When asked why there are $605 Trillion derivatives outstanding (1) how do you articulate an answer to this horrendous and almost unimaginable number? The US is the largest economy in the world but tallies only 2.3% in comparison. Global bank reserves amount to only 1.2% of this accumulation. The gargantuan size appears to defy all logic.
Before some of you experts out there accuse me of sensationalism let me quickly give you the response of the “all knowing” to knock this number down to something that is intended to allow you to once again sleep at night.

● **Provided information**:
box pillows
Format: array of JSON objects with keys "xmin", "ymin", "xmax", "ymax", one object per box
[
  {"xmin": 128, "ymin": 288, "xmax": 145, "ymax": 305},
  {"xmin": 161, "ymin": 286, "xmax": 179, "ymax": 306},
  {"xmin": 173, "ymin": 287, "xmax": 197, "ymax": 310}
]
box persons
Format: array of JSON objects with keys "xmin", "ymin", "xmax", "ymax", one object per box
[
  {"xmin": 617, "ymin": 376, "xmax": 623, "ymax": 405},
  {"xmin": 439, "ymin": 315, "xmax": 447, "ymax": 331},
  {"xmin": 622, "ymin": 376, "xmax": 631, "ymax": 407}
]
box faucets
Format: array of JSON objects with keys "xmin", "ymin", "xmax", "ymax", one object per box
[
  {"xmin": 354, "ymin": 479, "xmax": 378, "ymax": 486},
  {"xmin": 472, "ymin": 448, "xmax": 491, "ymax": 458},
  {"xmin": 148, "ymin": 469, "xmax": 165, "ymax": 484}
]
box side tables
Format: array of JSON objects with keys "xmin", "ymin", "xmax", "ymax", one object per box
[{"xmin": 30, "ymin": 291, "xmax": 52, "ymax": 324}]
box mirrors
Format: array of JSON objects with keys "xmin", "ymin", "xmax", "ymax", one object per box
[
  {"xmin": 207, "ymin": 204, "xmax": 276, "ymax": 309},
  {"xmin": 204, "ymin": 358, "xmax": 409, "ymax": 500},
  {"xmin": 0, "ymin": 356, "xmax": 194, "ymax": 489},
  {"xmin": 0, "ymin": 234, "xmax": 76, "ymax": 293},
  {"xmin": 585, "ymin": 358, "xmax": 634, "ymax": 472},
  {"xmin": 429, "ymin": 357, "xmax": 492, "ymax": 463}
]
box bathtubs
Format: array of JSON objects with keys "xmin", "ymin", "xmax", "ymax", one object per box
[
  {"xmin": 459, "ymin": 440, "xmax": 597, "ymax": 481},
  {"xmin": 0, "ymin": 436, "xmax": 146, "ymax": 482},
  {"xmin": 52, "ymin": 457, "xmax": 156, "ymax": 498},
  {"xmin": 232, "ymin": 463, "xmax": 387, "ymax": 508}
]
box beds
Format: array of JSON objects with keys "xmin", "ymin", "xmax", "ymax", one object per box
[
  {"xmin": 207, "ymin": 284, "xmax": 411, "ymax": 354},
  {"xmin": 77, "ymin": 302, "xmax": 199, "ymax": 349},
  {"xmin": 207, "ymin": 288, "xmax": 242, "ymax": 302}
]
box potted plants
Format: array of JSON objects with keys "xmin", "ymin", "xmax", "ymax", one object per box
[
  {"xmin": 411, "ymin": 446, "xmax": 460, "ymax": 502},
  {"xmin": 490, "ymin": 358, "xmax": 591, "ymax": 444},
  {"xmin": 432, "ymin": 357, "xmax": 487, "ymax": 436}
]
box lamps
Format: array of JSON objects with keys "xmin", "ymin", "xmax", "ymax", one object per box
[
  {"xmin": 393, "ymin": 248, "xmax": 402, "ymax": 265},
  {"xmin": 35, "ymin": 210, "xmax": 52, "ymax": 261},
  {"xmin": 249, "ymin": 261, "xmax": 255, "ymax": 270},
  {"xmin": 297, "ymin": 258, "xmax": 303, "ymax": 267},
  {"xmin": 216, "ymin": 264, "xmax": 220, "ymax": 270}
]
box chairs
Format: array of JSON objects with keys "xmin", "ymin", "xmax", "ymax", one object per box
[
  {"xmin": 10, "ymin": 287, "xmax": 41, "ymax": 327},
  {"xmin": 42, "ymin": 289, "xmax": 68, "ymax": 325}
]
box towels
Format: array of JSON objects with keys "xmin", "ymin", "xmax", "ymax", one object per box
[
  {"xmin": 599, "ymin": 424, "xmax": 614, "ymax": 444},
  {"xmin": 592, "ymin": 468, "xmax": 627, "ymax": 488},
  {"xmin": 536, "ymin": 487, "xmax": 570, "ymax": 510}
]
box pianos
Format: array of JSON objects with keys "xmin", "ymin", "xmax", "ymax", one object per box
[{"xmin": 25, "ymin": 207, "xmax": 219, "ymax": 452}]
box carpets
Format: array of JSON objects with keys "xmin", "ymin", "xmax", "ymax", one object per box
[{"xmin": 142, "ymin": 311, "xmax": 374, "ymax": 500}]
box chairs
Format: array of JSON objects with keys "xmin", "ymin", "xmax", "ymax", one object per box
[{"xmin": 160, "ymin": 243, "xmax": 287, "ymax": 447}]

● **Work request A**: Shorten the paragraph of the derivatives text that begins "When asked why there are $605 Trillion derivatives outstanding", keeping its main facts.
● **Work request B**: According to the derivatives text, global bank reserves amount to what percentage of the derivatives accumulation?
● **Work request C**: Extend the text on the $605 trillion in derivatives, starting after its last sentence.

● **Task output A**: It is hard to explain why $605 trillion in derivatives are outstanding. The US, the world's largest economy, equals only 2.3% of that amount, and global bank reserves only 1.2%. The sheer size seems to defy all logic.

● **Task output B**: Only 1.2%.

● **Task output C**:
First $605 is the notional value. This number according to experts (2) is best used simply to get an indication of how rapidly the overall derivatives market is growing (wow) since it doesn’t represent the value of what is at stake to the parties engaged in the transaction. It double counts positions, doesn’t represent what changes hands and doesn’t discount hedges that offset each other. What we need to consider is settlement amounts if all the contracts had to be settled today for some unknown reason (i.e. a 1930’s bank holiday crisis?). Our number then drops to just over $25T. That sounds better but still is a staggering figure considering the assets of the US are estimated to be $56T and is 1/3 of global assets (3). Not to be deterred our ‘all knowing’ experts would then assuredly point out that actually the number is a mere $3.7T when all the contracts directly offsetting each other are netted. Appeased, our cocktail chatter would resume in a much more subdued tone. Or should it?
I have been thinking about the truth regarding this imponderable for a few years now. I have likewise successfully answered the question at numerous polite social gatherings but never felt comfortable with my response. My credibility intact I would scold myself to delve more thoroughly.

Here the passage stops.